## [Exercise input]
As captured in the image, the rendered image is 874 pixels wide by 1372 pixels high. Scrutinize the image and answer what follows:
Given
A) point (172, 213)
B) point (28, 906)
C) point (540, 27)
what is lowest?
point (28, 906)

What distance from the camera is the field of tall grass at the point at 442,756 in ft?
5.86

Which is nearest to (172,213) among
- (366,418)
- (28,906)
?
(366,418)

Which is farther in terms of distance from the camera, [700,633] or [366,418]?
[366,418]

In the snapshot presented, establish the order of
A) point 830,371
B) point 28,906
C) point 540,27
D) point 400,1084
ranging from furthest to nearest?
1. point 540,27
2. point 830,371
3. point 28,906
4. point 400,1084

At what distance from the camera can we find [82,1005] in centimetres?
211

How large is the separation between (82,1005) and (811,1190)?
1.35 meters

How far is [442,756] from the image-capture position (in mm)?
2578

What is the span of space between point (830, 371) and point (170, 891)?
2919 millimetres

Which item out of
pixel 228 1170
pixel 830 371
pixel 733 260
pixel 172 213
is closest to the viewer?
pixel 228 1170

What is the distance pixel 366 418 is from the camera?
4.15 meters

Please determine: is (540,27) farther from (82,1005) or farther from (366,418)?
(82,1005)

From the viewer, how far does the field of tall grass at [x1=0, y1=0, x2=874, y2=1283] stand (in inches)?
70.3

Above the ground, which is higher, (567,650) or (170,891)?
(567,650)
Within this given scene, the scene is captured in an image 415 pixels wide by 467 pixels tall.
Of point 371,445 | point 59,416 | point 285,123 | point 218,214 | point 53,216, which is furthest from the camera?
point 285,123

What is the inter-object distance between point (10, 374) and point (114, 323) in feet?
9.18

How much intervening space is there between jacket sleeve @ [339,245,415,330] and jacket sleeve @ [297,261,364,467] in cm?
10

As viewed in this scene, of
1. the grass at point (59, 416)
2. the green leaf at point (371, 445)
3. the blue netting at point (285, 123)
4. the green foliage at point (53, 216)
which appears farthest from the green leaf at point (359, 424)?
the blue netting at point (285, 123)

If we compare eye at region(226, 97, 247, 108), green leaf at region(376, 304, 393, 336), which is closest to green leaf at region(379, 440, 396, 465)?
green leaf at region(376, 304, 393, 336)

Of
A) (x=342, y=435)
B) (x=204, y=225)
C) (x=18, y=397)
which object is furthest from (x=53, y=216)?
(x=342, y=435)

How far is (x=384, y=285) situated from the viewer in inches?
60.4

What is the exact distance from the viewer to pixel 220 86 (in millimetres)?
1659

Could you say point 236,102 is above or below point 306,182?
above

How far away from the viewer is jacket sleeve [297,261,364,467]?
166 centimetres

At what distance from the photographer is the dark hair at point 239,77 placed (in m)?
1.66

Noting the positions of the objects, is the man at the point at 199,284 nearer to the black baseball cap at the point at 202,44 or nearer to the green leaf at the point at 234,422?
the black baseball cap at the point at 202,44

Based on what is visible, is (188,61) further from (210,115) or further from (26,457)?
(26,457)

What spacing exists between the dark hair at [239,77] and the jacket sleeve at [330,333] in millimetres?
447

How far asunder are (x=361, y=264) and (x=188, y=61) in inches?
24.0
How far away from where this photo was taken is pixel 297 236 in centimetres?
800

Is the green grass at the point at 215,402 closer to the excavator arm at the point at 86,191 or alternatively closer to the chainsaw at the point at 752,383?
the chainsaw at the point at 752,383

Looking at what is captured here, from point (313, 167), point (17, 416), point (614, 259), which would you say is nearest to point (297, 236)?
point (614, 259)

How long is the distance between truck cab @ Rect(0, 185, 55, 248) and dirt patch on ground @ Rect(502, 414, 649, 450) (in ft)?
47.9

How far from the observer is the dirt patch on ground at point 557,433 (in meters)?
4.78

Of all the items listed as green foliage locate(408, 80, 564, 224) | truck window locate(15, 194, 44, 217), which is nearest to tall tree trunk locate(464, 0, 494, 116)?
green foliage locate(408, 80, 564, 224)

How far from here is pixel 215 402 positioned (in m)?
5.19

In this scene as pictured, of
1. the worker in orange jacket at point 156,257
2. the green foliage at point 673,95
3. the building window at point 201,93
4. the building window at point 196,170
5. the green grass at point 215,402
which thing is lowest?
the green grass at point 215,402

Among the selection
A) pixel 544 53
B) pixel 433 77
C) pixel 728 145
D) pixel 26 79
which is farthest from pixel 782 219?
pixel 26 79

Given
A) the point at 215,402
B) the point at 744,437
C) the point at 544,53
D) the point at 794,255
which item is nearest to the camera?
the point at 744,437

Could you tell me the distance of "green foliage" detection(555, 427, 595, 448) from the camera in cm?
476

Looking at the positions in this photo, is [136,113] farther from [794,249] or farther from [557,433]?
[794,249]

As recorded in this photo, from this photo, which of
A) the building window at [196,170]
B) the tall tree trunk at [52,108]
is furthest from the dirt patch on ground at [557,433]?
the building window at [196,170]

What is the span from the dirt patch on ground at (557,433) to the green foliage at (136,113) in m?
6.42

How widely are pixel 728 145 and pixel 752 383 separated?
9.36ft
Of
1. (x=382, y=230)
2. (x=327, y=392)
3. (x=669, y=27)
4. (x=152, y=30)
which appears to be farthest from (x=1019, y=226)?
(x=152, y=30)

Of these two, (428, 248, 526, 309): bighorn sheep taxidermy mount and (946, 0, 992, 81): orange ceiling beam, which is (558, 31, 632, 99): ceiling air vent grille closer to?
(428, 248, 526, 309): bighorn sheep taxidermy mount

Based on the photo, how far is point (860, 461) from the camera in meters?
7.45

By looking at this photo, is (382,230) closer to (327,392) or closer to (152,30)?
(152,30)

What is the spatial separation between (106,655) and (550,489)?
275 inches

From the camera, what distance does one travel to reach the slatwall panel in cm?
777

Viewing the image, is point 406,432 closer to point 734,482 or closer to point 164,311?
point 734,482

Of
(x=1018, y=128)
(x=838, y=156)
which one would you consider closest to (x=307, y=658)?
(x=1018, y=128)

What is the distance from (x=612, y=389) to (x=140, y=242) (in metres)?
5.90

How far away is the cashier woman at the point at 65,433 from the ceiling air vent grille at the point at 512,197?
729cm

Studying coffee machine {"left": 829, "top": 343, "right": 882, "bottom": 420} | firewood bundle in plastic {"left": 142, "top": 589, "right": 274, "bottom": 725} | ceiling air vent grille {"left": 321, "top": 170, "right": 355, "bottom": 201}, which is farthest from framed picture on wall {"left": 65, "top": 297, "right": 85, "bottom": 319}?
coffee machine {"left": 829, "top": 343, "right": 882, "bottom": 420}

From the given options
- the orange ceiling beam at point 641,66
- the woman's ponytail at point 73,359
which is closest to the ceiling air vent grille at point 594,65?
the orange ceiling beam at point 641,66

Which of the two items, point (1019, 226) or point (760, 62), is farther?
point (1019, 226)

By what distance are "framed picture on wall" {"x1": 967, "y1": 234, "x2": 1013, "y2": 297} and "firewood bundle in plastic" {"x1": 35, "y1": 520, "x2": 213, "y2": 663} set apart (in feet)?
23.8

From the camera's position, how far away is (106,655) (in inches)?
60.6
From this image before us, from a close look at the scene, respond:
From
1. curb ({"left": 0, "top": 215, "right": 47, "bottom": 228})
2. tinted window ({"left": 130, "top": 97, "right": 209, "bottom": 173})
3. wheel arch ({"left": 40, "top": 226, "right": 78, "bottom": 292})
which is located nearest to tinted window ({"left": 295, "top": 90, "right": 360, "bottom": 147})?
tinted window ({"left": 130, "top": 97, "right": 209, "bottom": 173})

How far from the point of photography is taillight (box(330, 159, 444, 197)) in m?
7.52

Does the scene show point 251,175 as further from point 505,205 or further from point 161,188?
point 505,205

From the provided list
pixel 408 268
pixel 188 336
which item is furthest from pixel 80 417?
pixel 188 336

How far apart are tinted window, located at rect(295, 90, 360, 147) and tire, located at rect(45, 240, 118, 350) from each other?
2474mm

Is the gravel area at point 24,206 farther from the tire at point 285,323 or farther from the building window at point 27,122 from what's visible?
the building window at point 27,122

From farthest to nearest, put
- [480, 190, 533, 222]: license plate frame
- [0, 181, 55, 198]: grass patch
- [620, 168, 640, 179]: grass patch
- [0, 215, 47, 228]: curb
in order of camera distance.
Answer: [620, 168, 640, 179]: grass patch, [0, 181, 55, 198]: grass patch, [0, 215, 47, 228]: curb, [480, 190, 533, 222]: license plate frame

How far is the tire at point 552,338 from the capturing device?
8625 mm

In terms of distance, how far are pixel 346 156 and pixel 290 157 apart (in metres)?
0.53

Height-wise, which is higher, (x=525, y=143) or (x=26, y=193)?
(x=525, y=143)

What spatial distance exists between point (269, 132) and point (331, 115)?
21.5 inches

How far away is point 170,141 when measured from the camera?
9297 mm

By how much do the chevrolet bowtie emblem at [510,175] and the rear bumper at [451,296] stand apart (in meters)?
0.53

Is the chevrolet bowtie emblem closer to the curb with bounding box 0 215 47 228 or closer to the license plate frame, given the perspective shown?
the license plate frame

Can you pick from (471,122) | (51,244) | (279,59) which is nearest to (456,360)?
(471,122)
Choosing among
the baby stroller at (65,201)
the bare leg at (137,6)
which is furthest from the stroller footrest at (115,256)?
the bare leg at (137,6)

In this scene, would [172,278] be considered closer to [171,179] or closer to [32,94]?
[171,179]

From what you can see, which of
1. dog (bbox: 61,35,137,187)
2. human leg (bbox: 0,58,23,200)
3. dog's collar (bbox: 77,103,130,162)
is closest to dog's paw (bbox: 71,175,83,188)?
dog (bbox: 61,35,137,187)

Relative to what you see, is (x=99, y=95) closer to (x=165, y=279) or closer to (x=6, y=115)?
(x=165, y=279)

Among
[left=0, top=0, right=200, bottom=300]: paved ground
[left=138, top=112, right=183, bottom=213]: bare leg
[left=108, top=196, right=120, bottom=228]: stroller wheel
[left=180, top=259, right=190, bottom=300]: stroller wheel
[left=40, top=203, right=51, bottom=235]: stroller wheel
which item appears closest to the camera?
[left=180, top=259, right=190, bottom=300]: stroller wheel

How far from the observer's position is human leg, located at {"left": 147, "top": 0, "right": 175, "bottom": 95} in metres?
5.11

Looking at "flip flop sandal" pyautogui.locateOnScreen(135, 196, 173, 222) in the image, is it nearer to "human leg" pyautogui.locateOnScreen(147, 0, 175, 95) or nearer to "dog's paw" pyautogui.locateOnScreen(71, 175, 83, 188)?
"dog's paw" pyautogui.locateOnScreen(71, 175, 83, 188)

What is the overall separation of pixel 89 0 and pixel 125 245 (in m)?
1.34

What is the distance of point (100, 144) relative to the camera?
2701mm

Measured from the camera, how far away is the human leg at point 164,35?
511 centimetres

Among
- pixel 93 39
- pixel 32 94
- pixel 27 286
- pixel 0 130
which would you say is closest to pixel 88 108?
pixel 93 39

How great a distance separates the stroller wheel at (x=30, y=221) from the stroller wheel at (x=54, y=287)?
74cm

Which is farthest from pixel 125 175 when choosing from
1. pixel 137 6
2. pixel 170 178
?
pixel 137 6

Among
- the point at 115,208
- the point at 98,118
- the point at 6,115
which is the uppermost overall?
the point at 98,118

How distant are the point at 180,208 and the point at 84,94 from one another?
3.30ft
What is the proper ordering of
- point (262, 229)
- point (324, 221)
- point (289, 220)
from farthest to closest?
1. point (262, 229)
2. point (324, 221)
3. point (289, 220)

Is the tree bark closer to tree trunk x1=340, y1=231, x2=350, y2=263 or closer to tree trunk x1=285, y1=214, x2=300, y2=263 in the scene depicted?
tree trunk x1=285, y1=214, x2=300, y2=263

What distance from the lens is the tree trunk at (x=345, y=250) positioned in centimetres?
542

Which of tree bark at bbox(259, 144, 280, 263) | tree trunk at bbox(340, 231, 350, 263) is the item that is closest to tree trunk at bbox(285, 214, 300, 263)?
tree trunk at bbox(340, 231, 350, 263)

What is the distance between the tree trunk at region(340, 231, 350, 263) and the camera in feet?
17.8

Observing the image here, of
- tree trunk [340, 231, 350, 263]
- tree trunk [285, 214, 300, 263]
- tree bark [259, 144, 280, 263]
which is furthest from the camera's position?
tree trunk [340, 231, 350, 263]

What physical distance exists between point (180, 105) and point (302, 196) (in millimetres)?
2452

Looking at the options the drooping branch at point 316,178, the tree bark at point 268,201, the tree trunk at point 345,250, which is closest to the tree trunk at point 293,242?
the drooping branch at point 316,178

## [Task]
Return exactly the lines from the one containing "What distance from the lens" through the last line of the records above, both included, and nothing else.

## [Result]
What distance from the lens is the tree trunk at (x=345, y=250) positioned in centimetres?
542

Which of tree bark at bbox(259, 144, 280, 263) | tree trunk at bbox(340, 231, 350, 263) is the item that is closest to tree trunk at bbox(285, 214, 300, 263)?
tree trunk at bbox(340, 231, 350, 263)

What is the distance between the tree trunk at region(340, 231, 350, 263) and the camera in feet?
17.8

Observing the image here, of
- tree trunk [340, 231, 350, 263]
- tree trunk [285, 214, 300, 263]
- tree bark [259, 144, 280, 263]
which is furthest from the camera's position?
tree trunk [340, 231, 350, 263]

What physical distance exists between point (180, 105) and point (302, 196) (in millimetres)?
2452

Looking at the options the drooping branch at point 316,178, the tree bark at point 268,201, the tree trunk at point 345,250, which is closest to the tree trunk at point 293,242?
the drooping branch at point 316,178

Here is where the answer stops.